Le CIRANO insiste notamment sur la croissance des dépenses structurelles, estimée à 2,1% par année, qui est plus rapide que la croissance attendue du PIB ou des revenus de l’État. Mais pourrions-nous dépenser moins, sans pour autant vider les établissements de santé de leur personnel et de leurs médecins?

Certainement! Il s’agit de dépenser plus intelligemment.

DANS LES HÔPITAUX

Ainsi, le groupe présidé par l’ancien ministre de la Santé, Claude Castonguay, proposait déjà en 2008 la mise en œuvre d’un programme chargé «d’évaluer la performance des établissements par rapport aux objectifs de santé ainsi qu’aux points de vue clinique et économique». En clair? On devrait pouvoir dire si les services que nous recevons dans les hôpitaux du Québec donnent les résultats qu’ils devraient donner et coûtent le prix qu’ils devraient coûter. L’opération que vous subissez dans l’hôpital X coûte peut-être le double de ce qu’elle coûte dans l’hôpital Y, mais cela ne veut pas dire que vous serez deux fois plus en santé au final!
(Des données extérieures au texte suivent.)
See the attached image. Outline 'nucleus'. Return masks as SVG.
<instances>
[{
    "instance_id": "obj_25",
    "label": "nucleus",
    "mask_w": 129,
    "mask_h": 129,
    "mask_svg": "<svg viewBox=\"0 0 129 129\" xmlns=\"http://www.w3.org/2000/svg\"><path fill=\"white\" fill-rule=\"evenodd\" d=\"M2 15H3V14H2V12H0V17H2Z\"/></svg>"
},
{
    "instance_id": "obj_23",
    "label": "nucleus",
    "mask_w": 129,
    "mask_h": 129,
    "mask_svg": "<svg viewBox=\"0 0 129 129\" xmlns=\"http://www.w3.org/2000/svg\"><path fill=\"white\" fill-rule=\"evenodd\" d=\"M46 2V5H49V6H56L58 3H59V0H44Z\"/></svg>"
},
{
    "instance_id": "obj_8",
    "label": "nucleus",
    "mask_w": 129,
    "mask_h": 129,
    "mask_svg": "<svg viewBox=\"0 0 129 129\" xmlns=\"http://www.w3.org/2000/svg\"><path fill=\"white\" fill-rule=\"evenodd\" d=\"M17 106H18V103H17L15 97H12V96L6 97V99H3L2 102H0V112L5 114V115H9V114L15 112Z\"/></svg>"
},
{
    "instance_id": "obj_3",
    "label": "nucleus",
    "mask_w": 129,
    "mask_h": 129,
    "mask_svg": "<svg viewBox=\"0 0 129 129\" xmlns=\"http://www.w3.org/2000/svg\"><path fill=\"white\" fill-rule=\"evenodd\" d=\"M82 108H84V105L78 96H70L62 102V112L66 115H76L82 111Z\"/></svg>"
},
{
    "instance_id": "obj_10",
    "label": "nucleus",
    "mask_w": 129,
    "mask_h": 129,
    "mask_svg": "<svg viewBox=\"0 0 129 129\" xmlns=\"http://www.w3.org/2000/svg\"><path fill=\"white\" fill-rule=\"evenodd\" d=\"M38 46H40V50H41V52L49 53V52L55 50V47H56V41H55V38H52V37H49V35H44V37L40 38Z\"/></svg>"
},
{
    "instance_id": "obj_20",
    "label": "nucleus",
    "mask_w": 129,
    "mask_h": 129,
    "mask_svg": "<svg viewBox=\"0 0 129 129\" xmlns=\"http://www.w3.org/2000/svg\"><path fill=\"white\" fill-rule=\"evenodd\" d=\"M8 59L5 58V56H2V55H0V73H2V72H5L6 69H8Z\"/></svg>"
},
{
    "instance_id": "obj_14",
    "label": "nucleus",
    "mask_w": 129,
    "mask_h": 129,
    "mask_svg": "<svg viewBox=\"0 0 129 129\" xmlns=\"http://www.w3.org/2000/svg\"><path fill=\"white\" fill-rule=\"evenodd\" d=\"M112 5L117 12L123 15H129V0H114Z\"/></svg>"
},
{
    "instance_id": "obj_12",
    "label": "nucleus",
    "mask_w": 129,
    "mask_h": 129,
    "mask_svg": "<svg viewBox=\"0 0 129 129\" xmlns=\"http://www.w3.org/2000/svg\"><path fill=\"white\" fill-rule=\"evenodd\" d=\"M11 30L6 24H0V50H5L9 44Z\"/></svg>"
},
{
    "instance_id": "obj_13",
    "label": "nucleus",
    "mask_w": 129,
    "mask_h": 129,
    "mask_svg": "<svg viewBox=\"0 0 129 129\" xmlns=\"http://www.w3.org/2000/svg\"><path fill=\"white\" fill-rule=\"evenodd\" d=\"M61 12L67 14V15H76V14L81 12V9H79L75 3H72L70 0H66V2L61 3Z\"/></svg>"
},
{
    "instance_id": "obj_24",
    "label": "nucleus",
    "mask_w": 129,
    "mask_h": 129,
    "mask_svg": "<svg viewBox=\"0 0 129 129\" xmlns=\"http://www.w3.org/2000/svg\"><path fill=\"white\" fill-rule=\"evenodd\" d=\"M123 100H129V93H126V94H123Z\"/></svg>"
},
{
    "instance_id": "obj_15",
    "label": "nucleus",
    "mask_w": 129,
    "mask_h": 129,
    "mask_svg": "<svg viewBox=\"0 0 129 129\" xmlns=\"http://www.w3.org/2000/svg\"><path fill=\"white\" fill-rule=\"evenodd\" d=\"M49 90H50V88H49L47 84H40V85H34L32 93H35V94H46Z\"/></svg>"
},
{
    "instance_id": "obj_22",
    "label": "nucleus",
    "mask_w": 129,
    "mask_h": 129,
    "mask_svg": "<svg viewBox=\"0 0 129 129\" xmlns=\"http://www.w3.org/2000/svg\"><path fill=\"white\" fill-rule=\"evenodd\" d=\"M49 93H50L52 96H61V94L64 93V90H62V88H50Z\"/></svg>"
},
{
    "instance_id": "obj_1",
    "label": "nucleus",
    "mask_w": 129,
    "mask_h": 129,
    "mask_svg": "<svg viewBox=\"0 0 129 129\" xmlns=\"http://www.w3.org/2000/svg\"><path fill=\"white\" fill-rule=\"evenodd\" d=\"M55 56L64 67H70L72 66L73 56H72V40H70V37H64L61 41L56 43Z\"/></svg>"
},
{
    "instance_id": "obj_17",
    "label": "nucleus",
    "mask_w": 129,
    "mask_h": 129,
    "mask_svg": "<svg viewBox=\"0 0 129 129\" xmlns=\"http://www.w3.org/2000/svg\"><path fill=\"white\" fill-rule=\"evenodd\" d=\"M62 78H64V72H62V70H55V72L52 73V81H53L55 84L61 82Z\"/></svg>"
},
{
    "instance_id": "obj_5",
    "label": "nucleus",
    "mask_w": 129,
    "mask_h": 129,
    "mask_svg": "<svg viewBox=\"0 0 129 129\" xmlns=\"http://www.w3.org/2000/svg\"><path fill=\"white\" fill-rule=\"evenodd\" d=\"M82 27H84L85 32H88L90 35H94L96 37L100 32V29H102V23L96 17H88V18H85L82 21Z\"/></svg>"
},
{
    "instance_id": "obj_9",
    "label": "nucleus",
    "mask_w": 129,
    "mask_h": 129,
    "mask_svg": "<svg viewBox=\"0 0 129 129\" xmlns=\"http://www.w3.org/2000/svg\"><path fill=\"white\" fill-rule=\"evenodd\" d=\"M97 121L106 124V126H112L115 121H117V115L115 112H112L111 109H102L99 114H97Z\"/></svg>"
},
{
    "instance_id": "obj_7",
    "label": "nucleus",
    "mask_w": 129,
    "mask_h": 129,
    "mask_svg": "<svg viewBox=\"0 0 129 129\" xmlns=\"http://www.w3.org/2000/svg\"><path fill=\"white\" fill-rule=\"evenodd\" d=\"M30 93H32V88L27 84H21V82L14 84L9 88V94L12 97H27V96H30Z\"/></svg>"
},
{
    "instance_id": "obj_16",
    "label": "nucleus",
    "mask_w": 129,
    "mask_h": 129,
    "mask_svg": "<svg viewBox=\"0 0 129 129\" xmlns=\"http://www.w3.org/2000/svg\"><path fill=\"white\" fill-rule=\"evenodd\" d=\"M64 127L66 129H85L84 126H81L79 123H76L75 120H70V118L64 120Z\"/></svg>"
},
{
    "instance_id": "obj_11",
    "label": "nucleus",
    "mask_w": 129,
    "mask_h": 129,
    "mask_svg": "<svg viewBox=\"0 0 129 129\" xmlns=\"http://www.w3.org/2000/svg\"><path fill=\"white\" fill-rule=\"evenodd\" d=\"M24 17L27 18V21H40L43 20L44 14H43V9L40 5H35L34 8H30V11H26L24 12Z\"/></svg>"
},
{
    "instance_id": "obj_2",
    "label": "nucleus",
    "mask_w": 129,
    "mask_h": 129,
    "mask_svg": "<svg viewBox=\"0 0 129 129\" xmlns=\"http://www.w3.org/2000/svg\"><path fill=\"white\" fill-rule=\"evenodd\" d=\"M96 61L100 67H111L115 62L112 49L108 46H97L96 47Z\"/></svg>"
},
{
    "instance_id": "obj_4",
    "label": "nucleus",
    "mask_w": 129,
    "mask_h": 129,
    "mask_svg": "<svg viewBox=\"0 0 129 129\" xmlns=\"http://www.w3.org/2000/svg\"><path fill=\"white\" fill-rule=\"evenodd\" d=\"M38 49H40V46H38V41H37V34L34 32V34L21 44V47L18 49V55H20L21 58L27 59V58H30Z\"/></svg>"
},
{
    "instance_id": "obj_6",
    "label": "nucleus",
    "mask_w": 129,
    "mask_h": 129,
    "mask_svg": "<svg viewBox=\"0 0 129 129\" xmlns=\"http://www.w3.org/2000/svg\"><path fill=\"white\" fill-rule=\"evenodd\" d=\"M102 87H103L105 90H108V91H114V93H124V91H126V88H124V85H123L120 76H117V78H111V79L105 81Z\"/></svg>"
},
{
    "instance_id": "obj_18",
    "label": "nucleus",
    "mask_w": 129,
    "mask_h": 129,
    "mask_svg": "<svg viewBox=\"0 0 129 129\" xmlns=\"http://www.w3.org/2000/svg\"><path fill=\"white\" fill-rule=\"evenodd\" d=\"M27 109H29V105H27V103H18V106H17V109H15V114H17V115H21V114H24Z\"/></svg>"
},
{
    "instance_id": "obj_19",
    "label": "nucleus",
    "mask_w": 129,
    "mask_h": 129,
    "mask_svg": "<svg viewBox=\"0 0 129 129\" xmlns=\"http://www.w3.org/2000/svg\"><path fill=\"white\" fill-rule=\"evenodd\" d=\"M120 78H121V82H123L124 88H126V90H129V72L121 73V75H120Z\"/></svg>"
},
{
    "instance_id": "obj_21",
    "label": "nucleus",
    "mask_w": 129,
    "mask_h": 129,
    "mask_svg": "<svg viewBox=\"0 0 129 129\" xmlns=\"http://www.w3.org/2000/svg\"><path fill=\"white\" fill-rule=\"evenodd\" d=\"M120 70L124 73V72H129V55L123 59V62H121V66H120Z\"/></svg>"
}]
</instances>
Peut-être restez-vous hospitalisé plus longtemps à l’hôpital X — ça coûte cher, un lit dans un hôpital de soins aigus. Mais y a-t-il une bonne raison pour que vous ne receviez pas votre congé plus tôt? Peut-être pourrait-on investir davantage dans votre suivi à domicile — ce qui coûte bien moins cher qu’un lit à l’hôpital... sans compter qu’on y mange probablement mieux! Peut-être pourrait-on mieux planifier votre retour à la maison — en commençant à le coordonner dès votre arrivée à l’étage, plutôt que d’attendre que le médecin signe votre congé.

TRANSPARENCE

Qui plus est, il existe des normes reconnues pour évaluer la productivité des soins de santé, comme le système DRG (Diagnosis Related Group), qui permet de dire si une pratique est efficace pour le patient tout en étant la moins coûteuse possible. Le gouvernement pourrait aller jusqu’à déterminer le financement des soins en fonction d’un tel système, en disant par exemple à un hôpital: «L’hôpital dans la ville voisine donne le même soin au même genre de patient avec les mêmes résultats, mais pour la moitié du prix. C’est ça que je vais te donner à toi aussi; suis l’exemple de ton voisin et adapte tes façons de faire... mais que je ne te voie pas couper des services aux patients!»

Sans aller si loin, on est certainement en droit de demander plus de transparence de la part des établissements de santé quant à leur efficacité clinique et financière, et de pouvoir les comparer entre eux. Car, l’objectif, comme l’indique le titre du rapport Castonguay, c’est d’«en avoir pour notre argent».